If you click the gear on the right of one of the lines, you get options that allow you to change what that step did. If you click on one of the steps, and then do something else (like rename a column or change a data type), it will add that step into the process. You have to be careful here, it could break downstream steps (if you change a column name, for example, that old name won’t exist to change a data type later). As you hover over each step, the “X” appears if you’d like to delete that step. Go ahead and click on the last step (“Changed Type”) before we continue.
If you remember, that zip file we downloaded also included a Word document. That document has explanations of each column, and what kind of data we should expect. Do you know what kind of data is in the STATEFIPS column? Neither do I. Let’s open up that Word document and see what we have.
To me, it looks like that column is going to have a number that represents each state. Will we need that to connect to another system? Possibly. Can we just use the State column? Probably. Let’s eliminate that STATEFIPS column.
Simply click on the column, then select “Remove Columns” at the top:
Once you do that, the column is gone, and you’ll notice another step has been added to the “Applied Steps” list. What else can we do? How about the AGI_STUB column. If you remember, we are using the version that does not include AGI (adjusted gross income), and all of the example lines show a zero. From the documentation, there’s no value for zero. I think we can reasonably assume that it will be zeros throughout the dataset, so we can remove that column too.
So, what’s the N1 column? From the documentation, it says it’s “Number of returns.” Perhaps we should give it a more friendly name. For this one, you can select the column, then right-click and select “Rename” (or you can go to the “Transform” tab and select “Rename”).

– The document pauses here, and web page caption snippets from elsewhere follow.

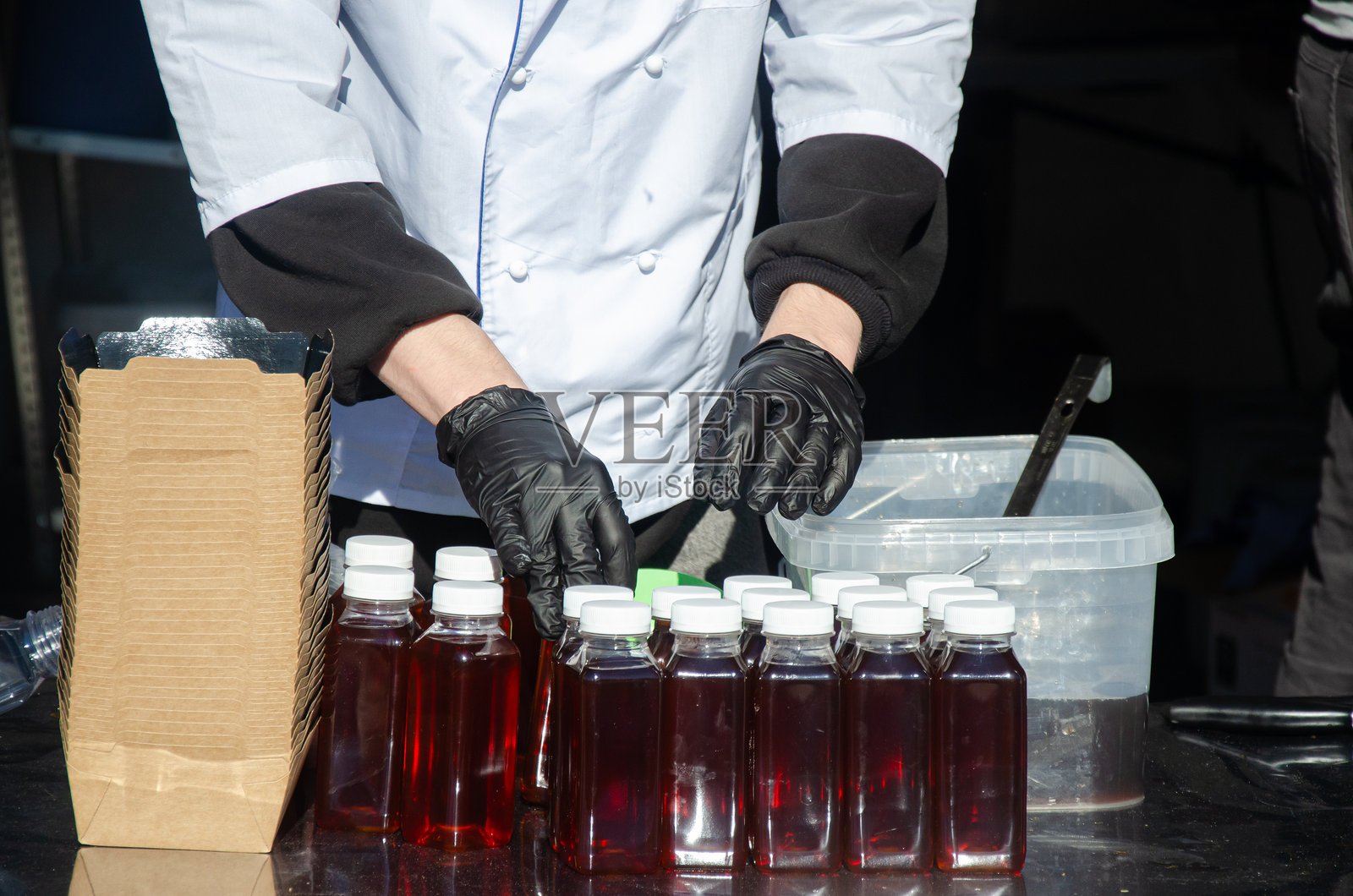 塑料瓶饮料销售柜台的特写镜头照片摄影图片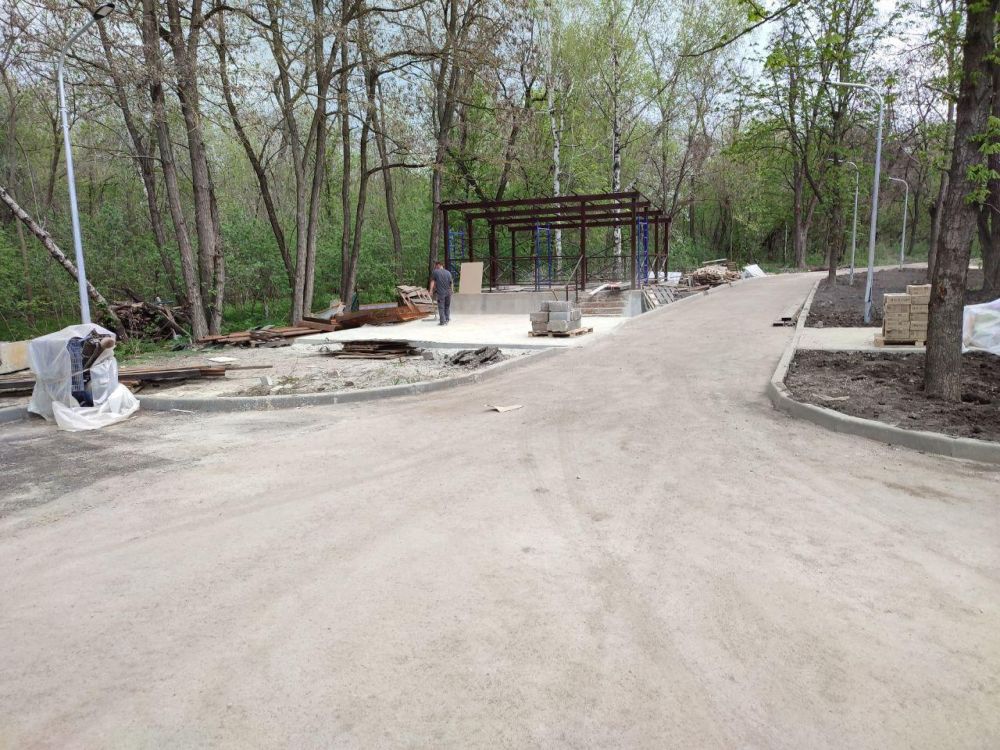 Игорь Лызов: Амурская область продолжает внутренние и наружные работы во втором корпусе реабилитационного центра Амвросиевки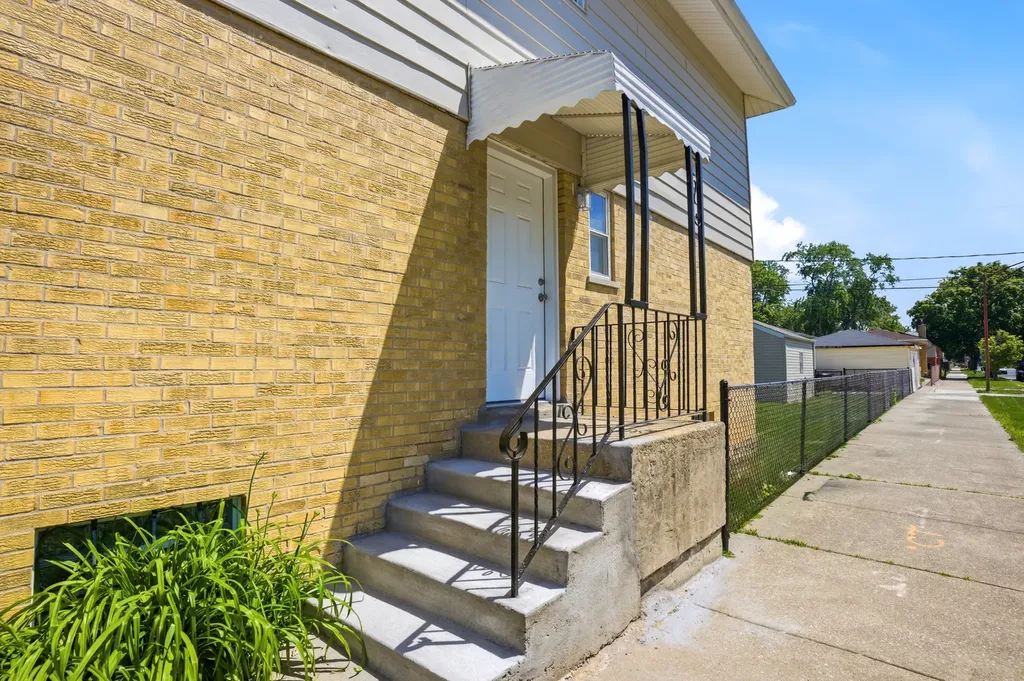 11659 South Ada Street Chicago IL 60643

One key of Power BI is to use “friendly” names. If you’re a developer, you may be tempted to call this “NoOfReturns” or “ReturnCount.” This is intended to be easily decipherable by end users. Spaces are just fine here. Let’s call it “Number of Returns”.

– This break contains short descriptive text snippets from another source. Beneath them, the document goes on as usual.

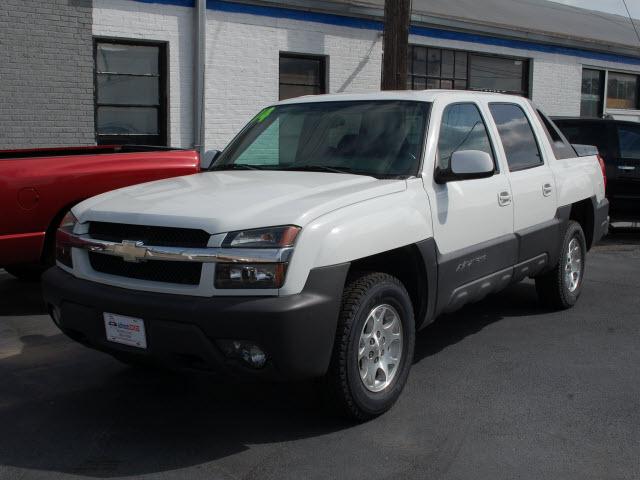 Photo of 2004 Chevrolet Avalanche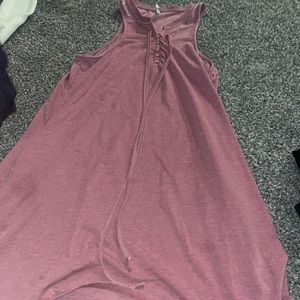 Cute summer dress! Has pockets, top is adjustable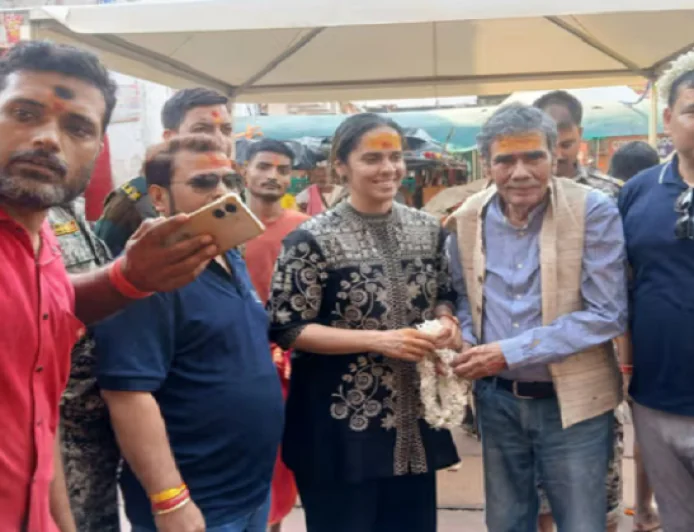 देवघर पहुंचीं पूर्व नंबर 1 बैडमिंटन प्लेयर सायना नेहवाल, बाबा बैद्यनाथ धाम मंदिर में की पूजा-अर्चना, पिता भी थे साथ 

Now, if you keep going down the line, you will see a LOT of columns, and most of them have non-descriptive names (what exactly is MARS1 anyway?). Go through the documentation, and give these columns some logical, friendly names. You can do all of them if you like, but I’m going to do these:
Original Name | New Name |
MARS1 | Number of Single Returns |
MARS2 | Number of Joint Returns |
MARS4 | Number of Head of Household Returns |
PREP | Number of Paid Preparer Returns |
N2 | Number of Exemptions |
NUMDEP | Number of Dependents |
TOTAL_VITA | Number of Volunteer Prepared Returns |
A00100 | Adjusted Gross Income |
A02650 | Total Income |
A06500 | Income Tax (close to the end) |
A11902 | Overpayments Refunded (last column) |
Whatever columns you don’t rename, let’s go ahead and delete. You can select multiple columns by selecting the first column header you want, holding the “Shift” key, then selecting the last column header you want. You can then remove columns in larger chunks.
Let’s rename the first couple of columns (STATE and ZIPCODE) so they look more like the rest of them (State and Zip Code).
We can rename the dataset too. On the right, you’ll see a “Name” spot above the “Applied Steps.” Let’s call this “2014 Tax Data”.
Now we’ve finally got the data cleaned up and shaped. There are a lot of other things you can do with the data to clean it up, but these are the basic ones that you will see very often.
Let’s hit “Close and Apply” at the top. This will tell Power BI that you’re ready to bring in all of the data, exactly the way you want it.
Now, Power BI will load your data. You’ll be brought back to a blank screen—this is your dashboard. Before you do anything else, you should really save! We’ve done a lot of work, and it would be a shame to lose it if the application crashed. Just click the little “Save” disk at the top of the window and save it in a logical place that you’ll be able to find again.
Now that we have our model created and saved, let’s take a break! You’ve accomplished a lot. In part two of this blog series, I’ll address creating your first visualization!